Rodzina, przyjaciele i sympatycy pożegnali w piątek w Pucku i w Sopocie księdza Jana Kaczkowskiego. Od czterech lat twórca Puckiego Hospicjum zmagał się z glejakiem mózgu. W placówce wystawiono księgę kondolencyjną, a przed wejściem płoną dziesiątki zniczy.
Ksiądz Jan Kaczkowski urodził się 19 lipca 1977 roku w Gdyni. Wychował się w Sopocie, skąd pochodzą jego rodzice. W Gdańsku ukończył seminarium duchowne.

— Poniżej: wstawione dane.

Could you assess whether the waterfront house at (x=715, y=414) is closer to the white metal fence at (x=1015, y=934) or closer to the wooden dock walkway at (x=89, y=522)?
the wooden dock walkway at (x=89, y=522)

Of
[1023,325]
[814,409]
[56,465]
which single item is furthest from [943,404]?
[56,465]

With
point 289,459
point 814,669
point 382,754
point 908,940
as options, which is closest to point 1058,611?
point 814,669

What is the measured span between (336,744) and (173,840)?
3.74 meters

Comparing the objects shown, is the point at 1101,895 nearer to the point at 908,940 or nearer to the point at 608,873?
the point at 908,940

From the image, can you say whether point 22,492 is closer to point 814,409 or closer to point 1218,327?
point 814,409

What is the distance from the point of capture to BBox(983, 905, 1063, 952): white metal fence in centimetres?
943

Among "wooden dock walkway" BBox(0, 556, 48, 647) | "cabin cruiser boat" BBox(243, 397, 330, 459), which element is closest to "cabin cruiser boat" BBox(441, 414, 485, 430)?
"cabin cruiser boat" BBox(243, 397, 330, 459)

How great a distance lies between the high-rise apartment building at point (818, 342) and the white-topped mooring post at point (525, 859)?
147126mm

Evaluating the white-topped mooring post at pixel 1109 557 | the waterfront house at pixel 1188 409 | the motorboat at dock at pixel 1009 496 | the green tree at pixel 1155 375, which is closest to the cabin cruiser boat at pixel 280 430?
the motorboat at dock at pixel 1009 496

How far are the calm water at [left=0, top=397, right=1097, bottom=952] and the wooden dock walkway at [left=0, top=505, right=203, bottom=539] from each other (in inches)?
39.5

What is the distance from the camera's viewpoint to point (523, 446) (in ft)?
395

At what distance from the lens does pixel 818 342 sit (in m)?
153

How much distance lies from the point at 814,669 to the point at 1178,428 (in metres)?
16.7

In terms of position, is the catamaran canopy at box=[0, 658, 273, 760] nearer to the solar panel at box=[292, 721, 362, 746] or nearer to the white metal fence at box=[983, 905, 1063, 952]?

Do Pucka przyjechał w 2002 roku jako wikariusz w parafii Świętych Apostołów Piotra i Pawła. Był kapelanem domu pomocy społecznej i szpitala oraz katechetą w liceum ogólnokształcącym. Dwa lata po przyjeździe na parafię stworzył Puckie Hospicjum Domowe. W 2009 roku został jego prezesem.
Wolą rodziny i samego kapelana było, aby podczas uroczystości pogrzebowych uczestnicy nie wydawali pieniędzy na wiązanki kwiatów. Prosili o datki na rzecz Puckiego Hospicjum. W placówce wystawiona została księga kondolencyjna. Przed wejściem od kilku dni płoną dziesiątki zniczy.